Abhishek Sharma, a chemistry professor in Stevens Institute of Technology’s Department of Biomedical Engineering, Chemistry and Biological Sciences, was awarded a grant by Susan G. Komen foundation.
The grant will cover 3 years of research into developing novel anti-breast cancer agents. Specifically, it will cover the discovery and development of organic compounds capable of effectively blocking the activity of estrogen receptors in drug-resistant forms of breast cancer.
“One of the most common causes of breast cancer is increased stimulation of breast tumor cells by the action of estrogen on estrogen receptors (ERs) found in many of these cancers,” Sharma writes in the proposal abstract. He continues, describing the particular difficulty of breast cancer:
Estrogen stimulates these cancer cells by binding to a specific pocket in the ER (the ligand binding pocket, LBP), forming an ER-estrogen complex that is able to bind to some important accessory proteins called coactivators. The newly formed ER-coactivator complexes can interact with DNA, turning on cellular processes that stimulate tumor cells to grow.
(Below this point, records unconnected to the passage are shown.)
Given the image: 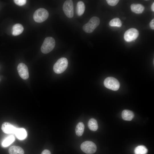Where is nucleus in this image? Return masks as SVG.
Returning a JSON list of instances; mask_svg holds the SVG:
<instances>
[{
    "label": "nucleus",
    "instance_id": "nucleus-14",
    "mask_svg": "<svg viewBox=\"0 0 154 154\" xmlns=\"http://www.w3.org/2000/svg\"><path fill=\"white\" fill-rule=\"evenodd\" d=\"M121 116L123 119L129 121L132 119L134 116V114L131 111L125 110L122 111Z\"/></svg>",
    "mask_w": 154,
    "mask_h": 154
},
{
    "label": "nucleus",
    "instance_id": "nucleus-5",
    "mask_svg": "<svg viewBox=\"0 0 154 154\" xmlns=\"http://www.w3.org/2000/svg\"><path fill=\"white\" fill-rule=\"evenodd\" d=\"M104 84L107 88L114 91L117 90L120 87V84L118 80L112 77L106 78L104 81Z\"/></svg>",
    "mask_w": 154,
    "mask_h": 154
},
{
    "label": "nucleus",
    "instance_id": "nucleus-6",
    "mask_svg": "<svg viewBox=\"0 0 154 154\" xmlns=\"http://www.w3.org/2000/svg\"><path fill=\"white\" fill-rule=\"evenodd\" d=\"M80 148L82 150L87 154H92L95 153L97 150L96 145L90 141H86L81 145Z\"/></svg>",
    "mask_w": 154,
    "mask_h": 154
},
{
    "label": "nucleus",
    "instance_id": "nucleus-4",
    "mask_svg": "<svg viewBox=\"0 0 154 154\" xmlns=\"http://www.w3.org/2000/svg\"><path fill=\"white\" fill-rule=\"evenodd\" d=\"M48 16L49 13L46 10L43 8H40L35 11L33 17L35 22L40 23L46 20Z\"/></svg>",
    "mask_w": 154,
    "mask_h": 154
},
{
    "label": "nucleus",
    "instance_id": "nucleus-2",
    "mask_svg": "<svg viewBox=\"0 0 154 154\" xmlns=\"http://www.w3.org/2000/svg\"><path fill=\"white\" fill-rule=\"evenodd\" d=\"M68 64V60L66 58H60L54 64L53 68L54 71L57 74L61 73L66 70Z\"/></svg>",
    "mask_w": 154,
    "mask_h": 154
},
{
    "label": "nucleus",
    "instance_id": "nucleus-19",
    "mask_svg": "<svg viewBox=\"0 0 154 154\" xmlns=\"http://www.w3.org/2000/svg\"><path fill=\"white\" fill-rule=\"evenodd\" d=\"M148 152L147 148L143 145H139L135 148V154H146Z\"/></svg>",
    "mask_w": 154,
    "mask_h": 154
},
{
    "label": "nucleus",
    "instance_id": "nucleus-3",
    "mask_svg": "<svg viewBox=\"0 0 154 154\" xmlns=\"http://www.w3.org/2000/svg\"><path fill=\"white\" fill-rule=\"evenodd\" d=\"M55 42L53 38L51 37L46 38L41 46V50L44 54L48 53L51 51L54 48Z\"/></svg>",
    "mask_w": 154,
    "mask_h": 154
},
{
    "label": "nucleus",
    "instance_id": "nucleus-13",
    "mask_svg": "<svg viewBox=\"0 0 154 154\" xmlns=\"http://www.w3.org/2000/svg\"><path fill=\"white\" fill-rule=\"evenodd\" d=\"M24 30V28L21 24H16L14 25L12 29V34L14 36H17L21 34Z\"/></svg>",
    "mask_w": 154,
    "mask_h": 154
},
{
    "label": "nucleus",
    "instance_id": "nucleus-18",
    "mask_svg": "<svg viewBox=\"0 0 154 154\" xmlns=\"http://www.w3.org/2000/svg\"><path fill=\"white\" fill-rule=\"evenodd\" d=\"M88 126L91 130L95 131L98 128V123L96 120L94 118H91L89 120L88 123Z\"/></svg>",
    "mask_w": 154,
    "mask_h": 154
},
{
    "label": "nucleus",
    "instance_id": "nucleus-17",
    "mask_svg": "<svg viewBox=\"0 0 154 154\" xmlns=\"http://www.w3.org/2000/svg\"><path fill=\"white\" fill-rule=\"evenodd\" d=\"M84 125L83 123L82 122H79L75 128L76 135L78 136H81L84 133Z\"/></svg>",
    "mask_w": 154,
    "mask_h": 154
},
{
    "label": "nucleus",
    "instance_id": "nucleus-15",
    "mask_svg": "<svg viewBox=\"0 0 154 154\" xmlns=\"http://www.w3.org/2000/svg\"><path fill=\"white\" fill-rule=\"evenodd\" d=\"M9 154H24L23 149L20 147L17 146H11L9 149Z\"/></svg>",
    "mask_w": 154,
    "mask_h": 154
},
{
    "label": "nucleus",
    "instance_id": "nucleus-23",
    "mask_svg": "<svg viewBox=\"0 0 154 154\" xmlns=\"http://www.w3.org/2000/svg\"><path fill=\"white\" fill-rule=\"evenodd\" d=\"M14 1L16 4L19 6L25 5L27 1L26 0H15Z\"/></svg>",
    "mask_w": 154,
    "mask_h": 154
},
{
    "label": "nucleus",
    "instance_id": "nucleus-11",
    "mask_svg": "<svg viewBox=\"0 0 154 154\" xmlns=\"http://www.w3.org/2000/svg\"><path fill=\"white\" fill-rule=\"evenodd\" d=\"M144 7L140 4H133L131 5V11L137 14L142 13L144 10Z\"/></svg>",
    "mask_w": 154,
    "mask_h": 154
},
{
    "label": "nucleus",
    "instance_id": "nucleus-24",
    "mask_svg": "<svg viewBox=\"0 0 154 154\" xmlns=\"http://www.w3.org/2000/svg\"><path fill=\"white\" fill-rule=\"evenodd\" d=\"M149 25L150 28L153 30L154 29V19L152 20L149 23Z\"/></svg>",
    "mask_w": 154,
    "mask_h": 154
},
{
    "label": "nucleus",
    "instance_id": "nucleus-8",
    "mask_svg": "<svg viewBox=\"0 0 154 154\" xmlns=\"http://www.w3.org/2000/svg\"><path fill=\"white\" fill-rule=\"evenodd\" d=\"M139 35L138 31L135 28L129 29L125 32L124 38L127 42H130L136 39Z\"/></svg>",
    "mask_w": 154,
    "mask_h": 154
},
{
    "label": "nucleus",
    "instance_id": "nucleus-10",
    "mask_svg": "<svg viewBox=\"0 0 154 154\" xmlns=\"http://www.w3.org/2000/svg\"><path fill=\"white\" fill-rule=\"evenodd\" d=\"M16 128L11 124L7 122H3L1 127L3 132L7 134H15Z\"/></svg>",
    "mask_w": 154,
    "mask_h": 154
},
{
    "label": "nucleus",
    "instance_id": "nucleus-9",
    "mask_svg": "<svg viewBox=\"0 0 154 154\" xmlns=\"http://www.w3.org/2000/svg\"><path fill=\"white\" fill-rule=\"evenodd\" d=\"M17 70L19 75L23 79L26 80L29 77L28 69L27 66L24 63H19L17 66Z\"/></svg>",
    "mask_w": 154,
    "mask_h": 154
},
{
    "label": "nucleus",
    "instance_id": "nucleus-16",
    "mask_svg": "<svg viewBox=\"0 0 154 154\" xmlns=\"http://www.w3.org/2000/svg\"><path fill=\"white\" fill-rule=\"evenodd\" d=\"M85 9L84 4L81 1L78 2L76 5V13L79 16H80L84 13Z\"/></svg>",
    "mask_w": 154,
    "mask_h": 154
},
{
    "label": "nucleus",
    "instance_id": "nucleus-26",
    "mask_svg": "<svg viewBox=\"0 0 154 154\" xmlns=\"http://www.w3.org/2000/svg\"><path fill=\"white\" fill-rule=\"evenodd\" d=\"M151 9L152 11L153 12L154 11V3L153 2L151 6Z\"/></svg>",
    "mask_w": 154,
    "mask_h": 154
},
{
    "label": "nucleus",
    "instance_id": "nucleus-21",
    "mask_svg": "<svg viewBox=\"0 0 154 154\" xmlns=\"http://www.w3.org/2000/svg\"><path fill=\"white\" fill-rule=\"evenodd\" d=\"M109 25L111 27H121L122 26V23L119 19L116 18L110 21Z\"/></svg>",
    "mask_w": 154,
    "mask_h": 154
},
{
    "label": "nucleus",
    "instance_id": "nucleus-22",
    "mask_svg": "<svg viewBox=\"0 0 154 154\" xmlns=\"http://www.w3.org/2000/svg\"><path fill=\"white\" fill-rule=\"evenodd\" d=\"M106 1L108 4L111 6H115L119 1L118 0H107Z\"/></svg>",
    "mask_w": 154,
    "mask_h": 154
},
{
    "label": "nucleus",
    "instance_id": "nucleus-12",
    "mask_svg": "<svg viewBox=\"0 0 154 154\" xmlns=\"http://www.w3.org/2000/svg\"><path fill=\"white\" fill-rule=\"evenodd\" d=\"M15 134L17 137L20 140H23L27 137V133L25 130L23 128H16Z\"/></svg>",
    "mask_w": 154,
    "mask_h": 154
},
{
    "label": "nucleus",
    "instance_id": "nucleus-25",
    "mask_svg": "<svg viewBox=\"0 0 154 154\" xmlns=\"http://www.w3.org/2000/svg\"><path fill=\"white\" fill-rule=\"evenodd\" d=\"M41 154H51V153L49 150L45 149L42 152Z\"/></svg>",
    "mask_w": 154,
    "mask_h": 154
},
{
    "label": "nucleus",
    "instance_id": "nucleus-1",
    "mask_svg": "<svg viewBox=\"0 0 154 154\" xmlns=\"http://www.w3.org/2000/svg\"><path fill=\"white\" fill-rule=\"evenodd\" d=\"M100 22L99 18L93 17L90 19L88 22L83 25V30L86 33H91L99 25Z\"/></svg>",
    "mask_w": 154,
    "mask_h": 154
},
{
    "label": "nucleus",
    "instance_id": "nucleus-20",
    "mask_svg": "<svg viewBox=\"0 0 154 154\" xmlns=\"http://www.w3.org/2000/svg\"><path fill=\"white\" fill-rule=\"evenodd\" d=\"M14 137L13 135L9 136L6 138L2 141V145L4 147H7L11 144L15 140Z\"/></svg>",
    "mask_w": 154,
    "mask_h": 154
},
{
    "label": "nucleus",
    "instance_id": "nucleus-7",
    "mask_svg": "<svg viewBox=\"0 0 154 154\" xmlns=\"http://www.w3.org/2000/svg\"><path fill=\"white\" fill-rule=\"evenodd\" d=\"M63 11L66 16L72 18L74 15V6L73 1L71 0H66L63 6Z\"/></svg>",
    "mask_w": 154,
    "mask_h": 154
}]
</instances>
One serious complication with breast cancer patients is that even after initial successful treatment, the cancer often returns and spreads. That’s known as metastasis. Metastatic breast cancer is resistant to all medication currently on the market. One drug, tamoxifen, has been shown to block estrogen binding to the LBP and prevent the formation of the ER-coactivator complex. But tamoxifen is not effective against metastatic forms of breast cancer.
Sharma is trying to create a better drug. As he put it:
The goal of my research is to develop novel estrogen receptor antagonists that target one of the major pathways responsible for development of drug resistance in breast cancer. Recent studies have shown that mutations in the LBP of ER allow these ERs to automatically switch from the “off” to the “on” state, leading to the hormone independent formation of ER-coactivator complex.
“We are developing molecules that specifically and potently block the formation of mutant ER-coactivator complexes,” he continued. This research work involves techniques such as synthetic organic chemistry and computational modeling.
Sharma certainly has the experience to do it. He did his post-doctoral research at the University of Illinois, where he worked with leading scientists who made fundamental contributions to the medicinal chemistry and pharmacology of estrogen receptors.
Ultimately, Sharma hopes that his “novel ER antagonists will offer a safer therapeutic alternative to patients with endocrine-resistant breast cancer by sparing them treatment with chemotherapeutics that have toxic side-effects,” according to the proposal.
Solving that problem ties in nicely to the Komen Foundation’s mission to fund research with the potential to reduce mortality associated with, and ultimately end, breast cancer. The Komen Foundation is the world’s largest breast cancer organization, funding more breast cancer research than any other nonprofit. Sharma’s grant was awarded after a highly rigorous peer-review.